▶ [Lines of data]
* * * *

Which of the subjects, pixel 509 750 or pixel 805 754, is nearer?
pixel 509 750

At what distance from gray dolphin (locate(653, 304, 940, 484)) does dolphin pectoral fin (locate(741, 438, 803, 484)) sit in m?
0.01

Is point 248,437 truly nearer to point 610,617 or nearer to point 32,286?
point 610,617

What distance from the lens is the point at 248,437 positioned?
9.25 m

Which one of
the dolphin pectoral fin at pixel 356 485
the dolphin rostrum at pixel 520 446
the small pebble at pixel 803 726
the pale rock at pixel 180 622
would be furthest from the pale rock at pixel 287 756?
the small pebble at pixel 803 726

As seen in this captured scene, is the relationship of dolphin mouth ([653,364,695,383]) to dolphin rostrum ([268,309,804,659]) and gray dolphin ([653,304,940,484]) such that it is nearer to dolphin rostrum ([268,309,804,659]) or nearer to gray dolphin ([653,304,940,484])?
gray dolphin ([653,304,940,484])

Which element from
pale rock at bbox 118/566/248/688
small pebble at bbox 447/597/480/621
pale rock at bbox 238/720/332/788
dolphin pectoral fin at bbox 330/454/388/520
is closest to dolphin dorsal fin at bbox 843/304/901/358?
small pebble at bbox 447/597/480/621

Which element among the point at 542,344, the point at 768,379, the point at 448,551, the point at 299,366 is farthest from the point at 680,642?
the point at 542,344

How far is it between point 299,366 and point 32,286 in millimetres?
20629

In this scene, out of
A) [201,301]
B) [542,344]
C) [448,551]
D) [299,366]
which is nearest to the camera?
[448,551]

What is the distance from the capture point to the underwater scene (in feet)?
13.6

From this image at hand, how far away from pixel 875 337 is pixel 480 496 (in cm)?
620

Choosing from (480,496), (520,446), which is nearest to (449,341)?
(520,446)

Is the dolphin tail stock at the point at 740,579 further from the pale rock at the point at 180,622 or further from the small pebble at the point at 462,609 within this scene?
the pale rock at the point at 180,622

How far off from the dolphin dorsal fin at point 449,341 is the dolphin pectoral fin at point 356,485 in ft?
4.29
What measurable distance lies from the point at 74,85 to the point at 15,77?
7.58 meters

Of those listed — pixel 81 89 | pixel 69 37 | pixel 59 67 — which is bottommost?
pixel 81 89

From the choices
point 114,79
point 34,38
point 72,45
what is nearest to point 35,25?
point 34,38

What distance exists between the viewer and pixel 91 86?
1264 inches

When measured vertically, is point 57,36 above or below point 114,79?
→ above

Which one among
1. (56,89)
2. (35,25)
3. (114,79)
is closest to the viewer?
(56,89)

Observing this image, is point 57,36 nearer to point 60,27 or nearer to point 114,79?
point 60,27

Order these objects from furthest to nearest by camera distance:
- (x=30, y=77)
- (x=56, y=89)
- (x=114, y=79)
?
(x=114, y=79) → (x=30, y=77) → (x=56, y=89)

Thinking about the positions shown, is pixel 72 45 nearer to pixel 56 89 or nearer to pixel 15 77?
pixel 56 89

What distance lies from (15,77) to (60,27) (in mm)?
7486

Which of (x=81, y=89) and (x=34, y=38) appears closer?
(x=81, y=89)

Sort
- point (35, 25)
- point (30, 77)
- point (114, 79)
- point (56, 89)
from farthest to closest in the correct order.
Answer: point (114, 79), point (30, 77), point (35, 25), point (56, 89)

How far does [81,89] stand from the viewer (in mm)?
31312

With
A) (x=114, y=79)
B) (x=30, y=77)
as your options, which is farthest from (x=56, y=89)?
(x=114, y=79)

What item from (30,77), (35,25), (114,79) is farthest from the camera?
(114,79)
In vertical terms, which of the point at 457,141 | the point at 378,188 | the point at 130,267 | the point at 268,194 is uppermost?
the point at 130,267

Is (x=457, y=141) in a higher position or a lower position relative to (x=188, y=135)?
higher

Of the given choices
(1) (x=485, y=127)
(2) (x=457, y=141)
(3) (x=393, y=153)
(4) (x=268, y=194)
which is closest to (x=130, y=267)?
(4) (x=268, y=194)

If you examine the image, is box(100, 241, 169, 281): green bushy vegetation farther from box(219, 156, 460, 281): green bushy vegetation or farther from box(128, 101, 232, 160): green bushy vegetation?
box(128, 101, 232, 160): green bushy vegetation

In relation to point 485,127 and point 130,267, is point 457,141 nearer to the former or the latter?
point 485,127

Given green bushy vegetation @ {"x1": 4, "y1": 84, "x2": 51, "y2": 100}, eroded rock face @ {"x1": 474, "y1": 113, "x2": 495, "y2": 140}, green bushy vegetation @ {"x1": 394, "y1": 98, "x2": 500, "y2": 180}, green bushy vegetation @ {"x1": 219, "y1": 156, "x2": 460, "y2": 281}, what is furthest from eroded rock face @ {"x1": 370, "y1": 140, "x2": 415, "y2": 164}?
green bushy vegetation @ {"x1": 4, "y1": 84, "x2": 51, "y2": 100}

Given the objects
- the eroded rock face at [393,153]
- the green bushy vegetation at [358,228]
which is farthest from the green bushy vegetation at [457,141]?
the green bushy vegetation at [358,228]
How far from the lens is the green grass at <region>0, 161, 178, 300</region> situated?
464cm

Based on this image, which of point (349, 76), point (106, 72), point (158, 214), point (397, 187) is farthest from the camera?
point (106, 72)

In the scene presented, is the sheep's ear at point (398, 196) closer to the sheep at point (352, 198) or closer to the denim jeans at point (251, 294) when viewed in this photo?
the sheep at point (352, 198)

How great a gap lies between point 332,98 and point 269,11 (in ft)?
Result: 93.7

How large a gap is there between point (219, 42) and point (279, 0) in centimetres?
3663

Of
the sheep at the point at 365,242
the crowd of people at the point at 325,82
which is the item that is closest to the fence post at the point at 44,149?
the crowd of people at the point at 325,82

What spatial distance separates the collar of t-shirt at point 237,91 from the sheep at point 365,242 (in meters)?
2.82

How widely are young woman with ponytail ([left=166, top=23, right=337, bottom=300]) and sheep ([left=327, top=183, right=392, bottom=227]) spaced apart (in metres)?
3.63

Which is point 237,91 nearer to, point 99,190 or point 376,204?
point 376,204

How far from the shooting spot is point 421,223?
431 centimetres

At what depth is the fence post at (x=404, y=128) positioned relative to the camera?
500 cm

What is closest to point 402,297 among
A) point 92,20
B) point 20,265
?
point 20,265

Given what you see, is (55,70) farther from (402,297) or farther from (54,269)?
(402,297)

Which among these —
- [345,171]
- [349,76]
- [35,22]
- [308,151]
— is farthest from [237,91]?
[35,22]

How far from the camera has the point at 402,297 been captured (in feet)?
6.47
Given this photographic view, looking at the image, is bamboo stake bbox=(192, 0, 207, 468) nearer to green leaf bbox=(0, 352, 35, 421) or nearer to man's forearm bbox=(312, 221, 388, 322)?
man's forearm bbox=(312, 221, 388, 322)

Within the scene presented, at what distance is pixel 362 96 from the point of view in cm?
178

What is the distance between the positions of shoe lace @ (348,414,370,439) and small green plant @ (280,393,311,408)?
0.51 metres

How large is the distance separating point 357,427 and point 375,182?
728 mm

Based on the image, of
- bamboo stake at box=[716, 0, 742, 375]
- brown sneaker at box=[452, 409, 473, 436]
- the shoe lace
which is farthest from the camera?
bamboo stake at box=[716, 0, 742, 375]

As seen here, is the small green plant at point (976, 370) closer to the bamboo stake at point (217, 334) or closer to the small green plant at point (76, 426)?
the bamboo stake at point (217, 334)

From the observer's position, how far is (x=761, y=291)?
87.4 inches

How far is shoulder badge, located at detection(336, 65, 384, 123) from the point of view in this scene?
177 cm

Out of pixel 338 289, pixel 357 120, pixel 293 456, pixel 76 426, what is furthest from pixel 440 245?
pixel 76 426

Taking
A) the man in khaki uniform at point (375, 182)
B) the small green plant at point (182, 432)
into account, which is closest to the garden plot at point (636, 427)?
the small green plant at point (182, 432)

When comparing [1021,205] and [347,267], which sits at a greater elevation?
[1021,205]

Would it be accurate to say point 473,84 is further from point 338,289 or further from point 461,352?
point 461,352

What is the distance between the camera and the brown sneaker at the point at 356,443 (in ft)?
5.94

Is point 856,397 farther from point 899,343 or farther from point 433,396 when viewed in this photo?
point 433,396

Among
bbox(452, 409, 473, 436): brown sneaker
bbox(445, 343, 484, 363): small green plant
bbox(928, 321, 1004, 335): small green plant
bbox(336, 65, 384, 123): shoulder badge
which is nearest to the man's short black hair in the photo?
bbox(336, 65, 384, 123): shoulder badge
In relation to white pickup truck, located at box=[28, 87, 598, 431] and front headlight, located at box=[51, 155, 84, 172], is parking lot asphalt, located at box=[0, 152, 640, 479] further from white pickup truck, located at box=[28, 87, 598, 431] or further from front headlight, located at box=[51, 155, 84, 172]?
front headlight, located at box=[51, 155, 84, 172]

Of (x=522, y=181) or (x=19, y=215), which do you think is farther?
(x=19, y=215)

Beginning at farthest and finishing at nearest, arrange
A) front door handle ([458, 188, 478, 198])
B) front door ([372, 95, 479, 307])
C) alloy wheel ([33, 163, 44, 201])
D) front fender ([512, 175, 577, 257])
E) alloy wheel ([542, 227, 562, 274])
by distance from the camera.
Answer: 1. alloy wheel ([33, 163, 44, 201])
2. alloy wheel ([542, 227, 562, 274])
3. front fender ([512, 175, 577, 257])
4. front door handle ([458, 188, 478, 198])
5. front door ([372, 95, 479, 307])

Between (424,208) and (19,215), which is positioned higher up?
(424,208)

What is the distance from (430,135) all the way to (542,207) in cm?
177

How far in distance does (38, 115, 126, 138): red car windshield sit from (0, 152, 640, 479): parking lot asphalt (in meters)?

* * * *

▶ [WHAT IS NEEDED] Copy the entries word for word, from the line containing "What is the distance from (430,135)" through the last line of the entries.

▶ [SOLUTION FOR THIS PROBLEM]
What is the distance from (430,135) all the way to (542,207) in cm?
177

How far in distance does (38, 115, 126, 138): red car windshield sit from (0, 152, 640, 479): parking lot asphalt (in meters)?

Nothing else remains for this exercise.